The uber-prolific John Darnielle (he's up to something like album number 14) certainly hasn't gotten sappy after becoming a father, and manages to, as always, throw in enough genuinely catchy pop songs to stop Transcendental Youth becoming a complete misery-fest.
Centered on a cast of mentally troubled characters, Transcendental Youth, says Darnielle, involves “whether anybody has the right to tell people whether their visions are sick or not.” Take In Memory Of Satan, with the narrator waking up in a funk, looking at his filthy room, and deciding he'd rather not deal with people and will tape up his windows. Or opener Amy, about a girl whose behaviour is a series of silly cries for help. But this gets balanced out with The Diaz Brothers, an anthemic number about a couple of characters from Scarface who are mentioned but are killed without ever appearing on screen. In concerts, its rousing chorus, simply “Mercy for the Diaz brothers” should create as much excitement as that of No Children.
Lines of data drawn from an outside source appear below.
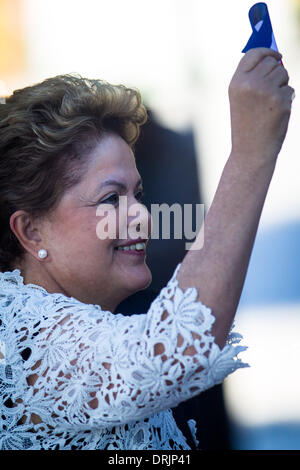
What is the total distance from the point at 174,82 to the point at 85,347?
2191mm

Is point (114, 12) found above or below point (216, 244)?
above

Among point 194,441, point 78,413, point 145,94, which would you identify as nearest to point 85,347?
point 78,413

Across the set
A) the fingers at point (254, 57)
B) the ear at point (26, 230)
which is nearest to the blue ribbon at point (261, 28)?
the fingers at point (254, 57)

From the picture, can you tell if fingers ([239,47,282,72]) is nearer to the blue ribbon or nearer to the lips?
the blue ribbon

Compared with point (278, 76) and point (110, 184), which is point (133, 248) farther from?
point (278, 76)

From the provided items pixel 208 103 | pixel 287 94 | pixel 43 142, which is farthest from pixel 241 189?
pixel 208 103

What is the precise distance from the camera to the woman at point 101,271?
3.26 feet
Production-wise, this is the most polished the band have ever produced, with guest horns and the odd spot of programming to add colour here and there, and things in general sounding nothing like their “militantly lo-fo” older albums.
The Mountain Goats, despite Darnielle's always-excellent work as a story-teller, are known as a band with patchy albums. TY probably won't change this, with a few plodding cuts in-between some very strong, hooky folk/pop tracks. In short: this will satisfy most fans, but it has fewer really good songs than Heretic Pride or The Sunset Tree.